*Articolo*

>>>

Entra in gioco in questa fase lo studio Chatillon Architectes di François Chatillon, architecte en chef des monuments historiques, letteralmente “architetto responsabile dei monumenti storici”, un titolo squisitamente francese che identifica i progettisti che lavorano sulle architetture vincolate per conto e sotto il controllo diretto del Ministero della Cultura. Cambiano radicalmente lo spirito e gli obiettivi del progetto, ma non la retorica eroica con cui viene presentato: dalla trasformazione in un’architettura contemporanea che «servirà più che mai a promuovere la Francia e i suoi talenti nel mondo» (dal comunicato stampa di LAN del 2018) a un restauro esemplare di «un’espressione del genio francese del 1900» che «permetta di riscoprirne i fasti antichi» (Le Monde, 30 aprile 2024).

<<<

*Materiale*

>>>

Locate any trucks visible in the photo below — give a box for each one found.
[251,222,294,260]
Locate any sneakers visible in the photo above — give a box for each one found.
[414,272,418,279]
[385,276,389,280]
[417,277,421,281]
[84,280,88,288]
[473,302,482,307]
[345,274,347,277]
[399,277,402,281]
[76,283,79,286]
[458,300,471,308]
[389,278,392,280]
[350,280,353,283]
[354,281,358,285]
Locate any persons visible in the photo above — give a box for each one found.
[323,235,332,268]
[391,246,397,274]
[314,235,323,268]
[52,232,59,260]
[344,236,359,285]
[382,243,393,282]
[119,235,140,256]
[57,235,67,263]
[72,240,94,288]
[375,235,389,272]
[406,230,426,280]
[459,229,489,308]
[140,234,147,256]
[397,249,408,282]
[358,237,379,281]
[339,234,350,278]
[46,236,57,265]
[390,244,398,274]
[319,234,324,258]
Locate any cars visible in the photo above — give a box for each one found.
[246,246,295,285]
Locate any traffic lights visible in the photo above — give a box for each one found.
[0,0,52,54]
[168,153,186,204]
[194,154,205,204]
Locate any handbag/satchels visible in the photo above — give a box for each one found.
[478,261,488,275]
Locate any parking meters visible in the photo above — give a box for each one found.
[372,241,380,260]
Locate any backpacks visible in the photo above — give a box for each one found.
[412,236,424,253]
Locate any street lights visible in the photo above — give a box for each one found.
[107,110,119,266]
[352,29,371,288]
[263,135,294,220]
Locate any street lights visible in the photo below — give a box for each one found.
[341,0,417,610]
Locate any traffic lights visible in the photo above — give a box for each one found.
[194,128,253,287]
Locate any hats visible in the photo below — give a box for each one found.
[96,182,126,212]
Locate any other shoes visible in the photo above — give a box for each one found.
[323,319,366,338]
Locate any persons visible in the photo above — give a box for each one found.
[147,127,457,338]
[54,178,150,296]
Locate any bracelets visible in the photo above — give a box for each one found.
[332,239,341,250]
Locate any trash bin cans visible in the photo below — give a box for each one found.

<<<

*Problemi da risolvere*
1. Secondo l'articolo sullo studio Chatillon Architectes, per conto di quale ministero lavorano gli architectes en chef des monuments historiques?
2. Indica se le affermazioni seguenti concordano con l'articolo sullo studio Chatillon Architectes, rispondendo sì o no e citando le parole decisive.
(a) Il titolo di architecte en chef des monuments historiques è presentato come tipicamente francese.
(b) Con l'ingresso dello studio cambia anche la retorica eroica con cui il progetto viene presentato.
(c) La citazione di Le Monde risale al 30 aprile 2018.
3. Continua l'articolo sullo studio Chatillon Architectes dal punto in cui si ferma.

*Risposte ai compiti*
1. Per conto e sotto il controllo diretto del Ministero della Cultura.

2.
(a) Sì: «un titolo squisitamente francese».
(b) No: «ma non la retorica eroica con cui viene presentato».
(c) No: «(Le Monde, 30 aprile 2024)».

3.
Il paesaggio urbano di Parigi è punteggiato delle architetture realizzate in occasione delle tante Esposizioni Universali che si sono svolte in città: la Torre Eiffel, simbolo della capitale francese – o forse di tutta la Francia, e al limite dell’intero continente europeo – è l'eredità dell’evento del 1889, mentre il Palais de Chaillot, che la fronteggia sul lato opposto della Senna, fu costruito per quello del 1939. L’Esposizione Universale del 1900, invece, lasciò alla città molte novità infrastrutturali – per esempio le Gare de Lyon, la Gare d’Orsay e il Pont Alexandre III, e i padiglioni monumentali del Petit Palais e del Grand Palais. Quest’ultimo è l’opera congiunta degli architetti Henri Deglane, Louis-Albert Louvet, Albert Thomas et Charles Girault, riuniti in un solo team dopo aver partecipato separatamente al concorso del 1896.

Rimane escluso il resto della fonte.